Is there a closed form of $\int_0^{+\infty} t^n \cos (\pi t) e^{-m t}dt$ for any non-negative integer $n$ and $m>0$?

Question

Instead, let’s first evaluate the integral $\displaystyle I(a)=\int_0^{\infty} \cos (\pi t) e^{-a t} d t \tag*{} $ where $a>0$. Using Euler identity : $e^{xi}=\cos x+i\sin x$, we have

$\displaystyle \begin{aligned}I(a) & =\int_0^{\infty} \cos (\pi t) e^{-a t} d t \\& =\Re \int_0^{\infty} e^{(\pi i-a) t} d t \\& =\Re\left[\frac{e^{(\pi i-a) t}}{\pi i-a}\right]_0^{\infty} \\& =\Re\left(\frac{1}{a-\pi i}\right) \\& =\frac{a}{a^2+\pi^2}\end{aligned}\tag*{} $

Then differentiating $I(a)$ w.r.t. $a$ yields $\displaystyle I^{\prime}(a)=-\int_0^{+\infty} t \cos (\pi t) e^{-a t} d t= \frac{a^2-\pi^2}{\left(a^2+\pi^2\right)^2}\tag*{} $

Again, differentiating $I’(a)$ w.r.t. $a$ further gives $\displaystyle I^{\prime \prime}(a)=\int_0^{+\infty} t^2 \cos (\pi t) e^{-a t} d t= \frac{2 a\left(a^2-3 \pi^2\right)}{\left(a^2+\pi^2\right)^3}\tag*{} $

In general, for any non-negative integer $n$ and $m>0.$

$\displaystyle \boxed{ \left.\int_0^{+\infty} t^n \cos (\pi t) e^{-m t}dt=(-1)^n \frac{d^n}{d a^n}\left(\frac{a}{a^2+\pi^2}\right)\right|_{a=m}}\tag*{} $

My Question

Is there a closed form for $$\int_0^{+\infty} t^n \cos (\pi t) e^{-m t}dt \textrm{ or } \left.(-1)^n \frac{d^n}{d a^n}\left(\frac{a}{a^2+\pi^2}\right)\right|_{a=m}$$

for any non-negative integer $n$ and $m>0$?

(Directions for this task)
In the integral question, what value is obtained for I(a), the integral of cos(πt)e^(−at) from 0 to infinity with a > 0?

(Collected data)

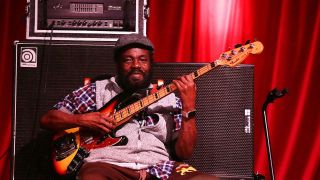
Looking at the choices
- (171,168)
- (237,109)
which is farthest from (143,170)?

(Exercise solution)
I(a) = a/(a² + π²)